WHAT IS EXPECTED
Repeat, exactly as written, the lines of the records below from the first through the line with "site 728, 2012-10-31 08:54:51.000.", but none past it.
┄┄┄┄┄┄
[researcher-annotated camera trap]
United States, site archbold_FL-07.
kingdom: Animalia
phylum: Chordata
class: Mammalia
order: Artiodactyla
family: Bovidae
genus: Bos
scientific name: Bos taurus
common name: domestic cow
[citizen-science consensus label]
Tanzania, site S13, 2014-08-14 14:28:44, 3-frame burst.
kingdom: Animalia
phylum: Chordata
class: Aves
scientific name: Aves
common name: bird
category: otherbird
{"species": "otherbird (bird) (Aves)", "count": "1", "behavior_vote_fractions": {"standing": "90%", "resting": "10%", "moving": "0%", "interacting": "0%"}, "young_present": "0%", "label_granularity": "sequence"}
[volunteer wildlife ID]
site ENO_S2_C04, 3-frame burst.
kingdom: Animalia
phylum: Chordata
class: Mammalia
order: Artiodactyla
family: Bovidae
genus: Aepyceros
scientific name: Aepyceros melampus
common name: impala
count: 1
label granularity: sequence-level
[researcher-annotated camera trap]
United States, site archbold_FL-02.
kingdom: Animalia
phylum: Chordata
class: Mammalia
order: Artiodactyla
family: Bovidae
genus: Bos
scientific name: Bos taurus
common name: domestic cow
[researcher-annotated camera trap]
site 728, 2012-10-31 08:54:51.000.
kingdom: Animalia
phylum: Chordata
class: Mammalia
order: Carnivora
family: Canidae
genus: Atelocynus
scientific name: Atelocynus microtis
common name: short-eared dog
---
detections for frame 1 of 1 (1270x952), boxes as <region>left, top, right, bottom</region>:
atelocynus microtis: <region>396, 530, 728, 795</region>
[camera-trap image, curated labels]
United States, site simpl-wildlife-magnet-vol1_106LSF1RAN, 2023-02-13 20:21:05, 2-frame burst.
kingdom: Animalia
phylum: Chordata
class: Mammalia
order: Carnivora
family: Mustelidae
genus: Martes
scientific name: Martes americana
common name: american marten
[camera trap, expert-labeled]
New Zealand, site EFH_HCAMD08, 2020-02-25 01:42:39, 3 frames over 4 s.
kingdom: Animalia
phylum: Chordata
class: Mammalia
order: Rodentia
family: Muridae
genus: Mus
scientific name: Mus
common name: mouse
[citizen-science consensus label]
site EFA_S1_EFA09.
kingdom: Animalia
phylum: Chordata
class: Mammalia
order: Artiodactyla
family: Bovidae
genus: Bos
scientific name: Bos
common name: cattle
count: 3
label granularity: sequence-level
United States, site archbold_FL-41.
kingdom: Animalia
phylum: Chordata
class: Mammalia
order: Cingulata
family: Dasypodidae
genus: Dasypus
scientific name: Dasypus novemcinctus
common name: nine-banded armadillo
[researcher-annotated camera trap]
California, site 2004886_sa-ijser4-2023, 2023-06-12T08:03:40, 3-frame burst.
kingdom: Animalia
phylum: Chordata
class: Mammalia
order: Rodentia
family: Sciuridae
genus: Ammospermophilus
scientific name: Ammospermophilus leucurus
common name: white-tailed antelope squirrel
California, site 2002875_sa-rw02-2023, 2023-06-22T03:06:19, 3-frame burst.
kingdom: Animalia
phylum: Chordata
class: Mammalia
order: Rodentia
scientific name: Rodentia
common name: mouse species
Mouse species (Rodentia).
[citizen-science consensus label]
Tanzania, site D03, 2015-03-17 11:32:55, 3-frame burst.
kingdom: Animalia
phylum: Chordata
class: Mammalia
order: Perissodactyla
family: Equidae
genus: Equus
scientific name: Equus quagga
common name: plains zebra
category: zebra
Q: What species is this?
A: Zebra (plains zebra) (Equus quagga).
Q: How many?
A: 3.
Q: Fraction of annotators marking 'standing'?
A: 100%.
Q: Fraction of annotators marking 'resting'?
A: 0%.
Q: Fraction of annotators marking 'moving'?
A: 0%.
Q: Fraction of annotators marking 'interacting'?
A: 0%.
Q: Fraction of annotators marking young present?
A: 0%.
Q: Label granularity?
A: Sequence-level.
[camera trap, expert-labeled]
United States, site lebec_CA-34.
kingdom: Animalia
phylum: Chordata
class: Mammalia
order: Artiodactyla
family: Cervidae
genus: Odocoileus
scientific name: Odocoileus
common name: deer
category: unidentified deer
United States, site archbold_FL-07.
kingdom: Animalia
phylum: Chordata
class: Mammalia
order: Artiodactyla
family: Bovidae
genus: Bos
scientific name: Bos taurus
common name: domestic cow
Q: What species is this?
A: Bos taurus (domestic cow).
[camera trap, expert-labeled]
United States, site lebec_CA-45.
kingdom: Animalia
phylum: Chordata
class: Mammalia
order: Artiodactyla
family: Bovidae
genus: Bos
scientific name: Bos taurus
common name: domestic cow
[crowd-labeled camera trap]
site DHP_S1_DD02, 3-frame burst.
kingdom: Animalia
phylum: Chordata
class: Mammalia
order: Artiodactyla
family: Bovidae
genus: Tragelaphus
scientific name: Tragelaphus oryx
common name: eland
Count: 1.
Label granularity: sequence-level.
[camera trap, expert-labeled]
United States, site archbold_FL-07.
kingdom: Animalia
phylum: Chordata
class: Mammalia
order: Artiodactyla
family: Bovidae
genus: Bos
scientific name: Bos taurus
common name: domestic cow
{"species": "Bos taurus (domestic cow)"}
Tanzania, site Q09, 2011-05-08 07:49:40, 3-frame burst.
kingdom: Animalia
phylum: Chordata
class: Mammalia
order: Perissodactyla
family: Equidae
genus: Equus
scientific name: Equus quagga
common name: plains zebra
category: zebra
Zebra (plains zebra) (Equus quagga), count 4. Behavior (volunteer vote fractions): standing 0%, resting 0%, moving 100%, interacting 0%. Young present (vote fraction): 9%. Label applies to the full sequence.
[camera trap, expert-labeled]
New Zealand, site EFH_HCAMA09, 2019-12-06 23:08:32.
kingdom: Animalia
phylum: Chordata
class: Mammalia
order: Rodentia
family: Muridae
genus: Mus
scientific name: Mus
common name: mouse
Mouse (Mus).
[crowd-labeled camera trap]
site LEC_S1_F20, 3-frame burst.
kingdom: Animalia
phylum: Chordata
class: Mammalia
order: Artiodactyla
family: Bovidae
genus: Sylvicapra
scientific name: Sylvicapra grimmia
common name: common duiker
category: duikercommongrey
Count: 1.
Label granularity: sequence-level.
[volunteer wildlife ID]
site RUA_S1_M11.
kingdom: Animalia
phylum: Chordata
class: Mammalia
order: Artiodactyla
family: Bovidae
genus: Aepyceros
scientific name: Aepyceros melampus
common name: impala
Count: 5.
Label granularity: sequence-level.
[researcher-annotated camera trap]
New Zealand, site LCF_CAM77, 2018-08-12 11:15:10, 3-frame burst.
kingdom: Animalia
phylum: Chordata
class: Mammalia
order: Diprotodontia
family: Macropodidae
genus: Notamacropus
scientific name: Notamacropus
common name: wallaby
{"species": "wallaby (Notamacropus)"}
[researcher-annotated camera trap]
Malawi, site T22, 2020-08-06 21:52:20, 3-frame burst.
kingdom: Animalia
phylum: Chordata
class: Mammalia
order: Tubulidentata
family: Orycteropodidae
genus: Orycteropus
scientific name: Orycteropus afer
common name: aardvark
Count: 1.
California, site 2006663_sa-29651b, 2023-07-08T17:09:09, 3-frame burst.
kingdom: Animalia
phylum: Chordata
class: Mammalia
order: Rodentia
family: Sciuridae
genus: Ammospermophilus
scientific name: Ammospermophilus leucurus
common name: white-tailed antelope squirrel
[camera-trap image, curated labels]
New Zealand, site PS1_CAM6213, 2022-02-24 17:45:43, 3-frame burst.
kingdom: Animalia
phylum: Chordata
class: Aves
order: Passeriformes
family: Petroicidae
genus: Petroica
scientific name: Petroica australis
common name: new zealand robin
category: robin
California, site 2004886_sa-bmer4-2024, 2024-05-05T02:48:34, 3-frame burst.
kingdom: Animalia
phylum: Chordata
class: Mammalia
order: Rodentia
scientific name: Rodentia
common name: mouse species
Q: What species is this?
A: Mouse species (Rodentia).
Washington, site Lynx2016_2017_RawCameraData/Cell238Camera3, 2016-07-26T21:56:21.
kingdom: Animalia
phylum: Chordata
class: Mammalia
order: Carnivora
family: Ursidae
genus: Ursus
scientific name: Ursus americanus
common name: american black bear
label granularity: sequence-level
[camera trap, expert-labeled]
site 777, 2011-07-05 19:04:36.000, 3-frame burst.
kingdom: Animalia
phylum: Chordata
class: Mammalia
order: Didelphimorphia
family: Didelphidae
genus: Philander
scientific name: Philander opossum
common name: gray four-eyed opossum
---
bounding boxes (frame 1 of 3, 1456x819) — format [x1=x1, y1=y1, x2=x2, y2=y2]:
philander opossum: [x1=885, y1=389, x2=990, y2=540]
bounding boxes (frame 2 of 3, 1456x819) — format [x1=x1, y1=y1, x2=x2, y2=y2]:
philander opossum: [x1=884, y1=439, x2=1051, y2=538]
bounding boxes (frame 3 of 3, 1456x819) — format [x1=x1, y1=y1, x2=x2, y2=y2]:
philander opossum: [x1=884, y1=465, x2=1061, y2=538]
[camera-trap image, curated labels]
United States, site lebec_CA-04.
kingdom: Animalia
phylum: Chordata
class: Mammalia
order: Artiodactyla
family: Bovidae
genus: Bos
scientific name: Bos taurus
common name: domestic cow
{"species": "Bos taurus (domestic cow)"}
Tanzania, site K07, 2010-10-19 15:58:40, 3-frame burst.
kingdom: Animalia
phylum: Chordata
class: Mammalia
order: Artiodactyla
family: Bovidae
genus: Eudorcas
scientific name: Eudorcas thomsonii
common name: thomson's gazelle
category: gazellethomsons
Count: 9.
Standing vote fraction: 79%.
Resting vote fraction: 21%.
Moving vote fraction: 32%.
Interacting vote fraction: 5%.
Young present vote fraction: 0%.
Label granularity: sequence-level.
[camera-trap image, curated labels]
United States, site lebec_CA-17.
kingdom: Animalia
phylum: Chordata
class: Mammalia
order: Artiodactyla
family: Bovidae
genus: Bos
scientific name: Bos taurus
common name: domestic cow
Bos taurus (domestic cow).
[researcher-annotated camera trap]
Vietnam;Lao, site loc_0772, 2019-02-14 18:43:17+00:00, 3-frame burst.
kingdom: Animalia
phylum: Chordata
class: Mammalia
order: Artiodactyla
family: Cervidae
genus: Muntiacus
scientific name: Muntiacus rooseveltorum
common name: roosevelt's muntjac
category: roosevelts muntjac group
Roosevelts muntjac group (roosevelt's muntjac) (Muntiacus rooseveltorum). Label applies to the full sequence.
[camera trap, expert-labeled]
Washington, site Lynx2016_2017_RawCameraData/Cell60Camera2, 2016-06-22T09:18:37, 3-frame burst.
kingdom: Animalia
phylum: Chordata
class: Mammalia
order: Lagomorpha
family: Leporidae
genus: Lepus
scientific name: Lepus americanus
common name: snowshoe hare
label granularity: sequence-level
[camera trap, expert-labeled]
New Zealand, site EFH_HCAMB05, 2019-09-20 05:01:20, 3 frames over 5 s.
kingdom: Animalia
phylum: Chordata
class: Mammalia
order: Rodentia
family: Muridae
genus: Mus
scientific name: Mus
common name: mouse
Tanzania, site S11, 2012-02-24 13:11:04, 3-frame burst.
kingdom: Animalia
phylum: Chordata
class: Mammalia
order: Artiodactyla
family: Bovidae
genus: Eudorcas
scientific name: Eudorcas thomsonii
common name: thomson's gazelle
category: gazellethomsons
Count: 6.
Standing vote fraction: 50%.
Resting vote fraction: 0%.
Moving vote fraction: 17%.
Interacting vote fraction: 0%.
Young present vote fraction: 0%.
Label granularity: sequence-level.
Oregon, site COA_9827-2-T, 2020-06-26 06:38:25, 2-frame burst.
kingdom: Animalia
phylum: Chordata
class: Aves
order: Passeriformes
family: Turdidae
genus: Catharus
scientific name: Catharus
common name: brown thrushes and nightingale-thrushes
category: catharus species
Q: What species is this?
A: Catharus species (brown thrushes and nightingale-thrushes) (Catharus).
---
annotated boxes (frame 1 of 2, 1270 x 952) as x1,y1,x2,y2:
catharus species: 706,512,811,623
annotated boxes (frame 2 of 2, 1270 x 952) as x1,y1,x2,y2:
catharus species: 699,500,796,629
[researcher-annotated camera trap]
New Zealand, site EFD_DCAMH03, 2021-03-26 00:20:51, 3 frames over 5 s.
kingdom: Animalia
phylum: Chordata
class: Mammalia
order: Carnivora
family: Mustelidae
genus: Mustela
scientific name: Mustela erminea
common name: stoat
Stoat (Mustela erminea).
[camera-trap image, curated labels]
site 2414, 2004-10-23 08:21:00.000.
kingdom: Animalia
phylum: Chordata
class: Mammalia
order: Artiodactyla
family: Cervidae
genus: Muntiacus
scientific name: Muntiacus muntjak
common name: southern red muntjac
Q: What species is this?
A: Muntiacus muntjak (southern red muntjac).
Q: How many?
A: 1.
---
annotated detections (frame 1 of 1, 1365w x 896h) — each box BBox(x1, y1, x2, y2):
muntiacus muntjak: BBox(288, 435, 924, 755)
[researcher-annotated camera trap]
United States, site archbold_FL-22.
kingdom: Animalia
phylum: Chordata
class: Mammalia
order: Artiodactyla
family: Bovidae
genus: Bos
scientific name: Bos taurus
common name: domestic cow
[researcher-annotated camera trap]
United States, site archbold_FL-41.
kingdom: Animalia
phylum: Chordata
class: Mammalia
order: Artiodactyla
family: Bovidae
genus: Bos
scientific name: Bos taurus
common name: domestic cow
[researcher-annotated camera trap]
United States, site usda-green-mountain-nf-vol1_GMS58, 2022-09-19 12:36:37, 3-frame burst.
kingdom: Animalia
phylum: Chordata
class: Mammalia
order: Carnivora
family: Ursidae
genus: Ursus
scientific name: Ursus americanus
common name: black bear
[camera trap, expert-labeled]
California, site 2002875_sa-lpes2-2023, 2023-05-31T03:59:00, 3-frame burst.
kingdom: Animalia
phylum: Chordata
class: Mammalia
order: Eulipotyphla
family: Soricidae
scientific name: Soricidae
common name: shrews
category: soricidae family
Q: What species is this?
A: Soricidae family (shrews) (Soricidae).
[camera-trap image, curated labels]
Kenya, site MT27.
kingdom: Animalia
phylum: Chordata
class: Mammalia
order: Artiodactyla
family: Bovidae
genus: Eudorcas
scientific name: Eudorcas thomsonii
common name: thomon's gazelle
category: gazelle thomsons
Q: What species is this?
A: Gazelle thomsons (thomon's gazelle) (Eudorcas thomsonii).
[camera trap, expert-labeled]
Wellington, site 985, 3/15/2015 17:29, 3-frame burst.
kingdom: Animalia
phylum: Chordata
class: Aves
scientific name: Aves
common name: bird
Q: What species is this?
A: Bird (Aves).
┄┄┄┄┄┄
WRITTEN ANSWER
[researcher-annotated camera trap]
United States, site archbold_FL-07.
kingdom: Animalia
phylum: Chordata
class: Mammalia
order: Artiodactyla
family: Bovidae
genus: Bos
scientific name: Bos taurus
common name: domestic cow
[citizen-science consensus label]
Tanzania, site S13, 2014-08-14 14:28:44, 3-frame burst.
kingdom: Animalia
phylum: Chordata
class: Aves
scientific name: Aves
common name: bird
category: otherbird
{"species": "otherbird (bird) (Aves)", "count": "1", "behavior_vote_fractions": {"standing": "90%", "resting": "10%", "moving": "0%", "interacting": "0%"}, "young_present": "0%", "label_granularity": "sequence"}
[volunteer wildlife ID]
site ENO_S2_C04, 3-frame burst.
kingdom: Animalia
phylum: Chordata
class: Mammalia
order: Artiodactyla
family: Bovidae
genus: Aepyceros
scientific name: Aepyceros melampus
common name: impala
count: 1
label granularity: sequence-level
[researcher-annotated camera trap]
United States, site archbold_FL-02.
kingdom: Animalia
phylum: Chordata
class: Mammalia
order: Artiodactyla
family: Bovidae
genus: Bos
scientific name: Bos taurus
common name: domestic cow
[researcher-annotated camera trap]
site 728, 2012-10-31 08:54:51.000.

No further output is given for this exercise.